The lyrical nostalgia of this novel is so effortless and seductive that the reader may well forgive Mosby for serving up a meager plot about two brothers loving the same woman -- the elusive Lillian of the title. It is a familiar tale -- with only one unexpected twist -- but the pleasure of spending time in a lost world of penny loafers and cherry pipe tobacco more than compensates for the routine narrative.

Manhattan also features prominently in Ann Packer's debut novel The Dive from Clausen's Pier (Knopf, 356 pages, $24), but her focus is less on scenery and more on plot. Driven by an intricate moral dilemma, her story is fresh, contemporary, and fast-paced. It features a young woman with a promising future whose choices in life are suddenly complicated by her boyfriend's tragic diving accident.

New York provides the heroine with an exciting escape from her provincial town, but a cloud of guilt hangs over her. She has left behind the quadriplegic boyfriend who expected to marry her. Will she go back home to help him? Or make a new life for herself in a city of endless possibilities? Packer's sensitive treatment of these questions makes the novel a powerful and compelling read. Not incidentally, it also seems to cry out for an endorsement from Oprah.

Jim Grimsley's Boulevard (Algonquin, 304 pages, $23.95) gains much of its power from its setting in New Orleans. The time is 1978 and an innocent young man named Newell arrives in the big city looking for sexual adventure. He finds more than he bargained for. Taking a job at a pornographic bookstore, he soon meets a transsexual named Miss Sophia, a sadist named scary Jack, and a graduate student with a fascination for serial killers.

Grimsley's dark novel is rough and unsavory, but beautifully written. Like the knife employed in one of the book's sexual games, the author's prose is razor-sharp and dazzling.

A thoroughly cosmopolitan atmosphere pervades Andrew Miller's Oxygen (Harcourt, 336 pages, $24), which examines the problems of fame and success among a group of characters living in France, California and England.

The most interesting of these figures is a Hungarian playwright in Paris whose literary success is overshadowed by lingering memories of suffering in the dreary Budapest of the Cold War. He sees the nightmares of the past being replayed in modern Bosnia and Serbia, and debates with himself and his friends the old questions of existential responsibility.

Philosophy and its consolations provide the real breath of life in Miller's Oxygen, and make this novel of ideas both intellectually stimulating and emotionally moving.

It recalls an earlier time when the pressures of the Cold War led to a revival of interest in philosophical questioning, and demonstrates once again that the unexamined life -- no matter how successful -- is not worth living.

For something offbeat but endearing, the best bet this month is Kate Grenville's The Idea of Perfection (Viking, 400 pages, $24.95). It is the story of an odd love affair between an engineer and a museum curator whose careers bring them together in a small Australian town. Middle-aged and unattractive, the couple seem to be unlikely candidates for romance, but their fight over the preservation of a small bridge gradually brings them to respect each other, and then to fall in love.

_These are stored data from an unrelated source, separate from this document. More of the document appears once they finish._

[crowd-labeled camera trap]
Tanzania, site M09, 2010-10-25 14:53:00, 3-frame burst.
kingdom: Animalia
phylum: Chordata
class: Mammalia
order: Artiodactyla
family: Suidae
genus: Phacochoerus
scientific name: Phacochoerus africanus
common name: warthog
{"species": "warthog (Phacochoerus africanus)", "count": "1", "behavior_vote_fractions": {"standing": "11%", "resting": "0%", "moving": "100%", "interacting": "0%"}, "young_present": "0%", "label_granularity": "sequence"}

Kate Grenville is highly regarded in her native Australia and has recently won Britain's most valuable literary award, the Orange Prize. She deserves more attention in America, and this new novel -- her fifth -- is a great introduction to her delightfully eccentric brand of romantic fiction.

Michael Shelden is the author of biographies of George Orwell, Cyril Connolly and Graham Greene and writes for the Daily Telegraph in London, the Times of London, The Washington Post and others.